5 Replies to “After the war, can Russia win the peace?

  1. A brief comment on this observation:

    Russia will not want a failed state on her border.

    A failed Ukrainian state is certainly one very likely scenario.

    However, as we are reminded daily via comment on this conflict, this is a proxy war in which the RF has in systemic terms gone toe to toe with the combined Collective West and using only a fraction of its military capacity outperformed the West on every metric. Not just militarily but also economically, industrially and politically. As Andrei Martyanov consistently reminds us, the level of competency at all levels across the West is so systemically dire it is difficult to make a watertight case for this being peer-to-peer.

    Which raises the more problematic possibility of what if the “failed state” on the border is not limited to Ukraine?

    I’ll leave that particular brick in the water for better minds to ponder.

    • Possibly even a ‘failed EU’? After all, how long can the various populations put up with the semi-criminal blundering of half-witted cretins like Scholz and von Der Leyen?

      • To Jams and Dave both: I agree.

        For all its woes, Britain has so far largely escaped the right wing upsurge all too visible in the US and mainland Europe.

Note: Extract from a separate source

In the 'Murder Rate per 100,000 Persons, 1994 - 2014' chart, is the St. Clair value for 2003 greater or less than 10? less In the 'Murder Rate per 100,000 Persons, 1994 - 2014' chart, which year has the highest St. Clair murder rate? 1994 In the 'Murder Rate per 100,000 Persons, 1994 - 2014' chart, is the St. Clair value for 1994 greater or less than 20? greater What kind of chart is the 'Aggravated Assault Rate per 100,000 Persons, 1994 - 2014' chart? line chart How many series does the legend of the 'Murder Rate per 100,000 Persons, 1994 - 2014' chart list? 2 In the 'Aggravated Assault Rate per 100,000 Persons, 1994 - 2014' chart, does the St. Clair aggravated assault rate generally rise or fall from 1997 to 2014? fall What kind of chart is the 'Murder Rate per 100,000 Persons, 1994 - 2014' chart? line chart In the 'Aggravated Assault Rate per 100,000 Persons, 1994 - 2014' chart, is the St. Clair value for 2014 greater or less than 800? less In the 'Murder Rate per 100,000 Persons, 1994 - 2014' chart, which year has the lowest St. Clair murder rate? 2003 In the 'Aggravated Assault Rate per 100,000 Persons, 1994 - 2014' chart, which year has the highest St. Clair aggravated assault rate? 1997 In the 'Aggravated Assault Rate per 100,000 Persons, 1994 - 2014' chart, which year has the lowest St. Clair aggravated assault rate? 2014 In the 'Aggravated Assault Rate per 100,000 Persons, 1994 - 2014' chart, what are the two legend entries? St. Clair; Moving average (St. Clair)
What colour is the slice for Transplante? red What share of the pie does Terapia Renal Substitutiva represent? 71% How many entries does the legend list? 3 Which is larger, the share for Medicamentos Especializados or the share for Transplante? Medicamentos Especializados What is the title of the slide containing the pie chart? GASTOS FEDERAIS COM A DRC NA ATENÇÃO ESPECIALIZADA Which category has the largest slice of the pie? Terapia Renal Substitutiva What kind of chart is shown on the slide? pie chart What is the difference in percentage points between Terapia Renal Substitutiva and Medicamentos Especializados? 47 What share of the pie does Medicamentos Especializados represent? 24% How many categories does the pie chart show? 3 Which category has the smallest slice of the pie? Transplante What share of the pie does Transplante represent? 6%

For a von der Leyen or Scholz – and to their groomers, mentors and fellow globalists across the pond – that upsurge is only explicable in terms as fatuous as they are insulting; the knee-jerk intellectual failures of what Mrs Clinton so tellingly dubbed “the deplorables”.

        Almost a century ago Trotsky got much closer to the truth. Then as now rentiers were riding roughshod over blue and white collar worker alike. Even big industrial capital was feeling squeezed. And then as now the far right had been faster than the left to recognise and leverage the fact. Said Trotsky:

        Not every frustrated petit-bourgeois can be an Adolf Hitler. But there’s something of Adolf Hitler in every frustrated petit-bourgeois.

        As noted by Mercurious and Crooke in the linked Duran podcast, Russia may well choose – insofar as a torched economy allows it – to be conciliatory with ordinary Ukrainians west of the Dneiper. But the Banderites of Azov and C14 stripe are another matter. Unless they are dealt with ruthlessly, not only is the primary goal of denazification jeopardised. So too – given the causal link between the interests fronted by the minnows you identify, and the appeal of fascism – is that of a truly neutral Ukraine.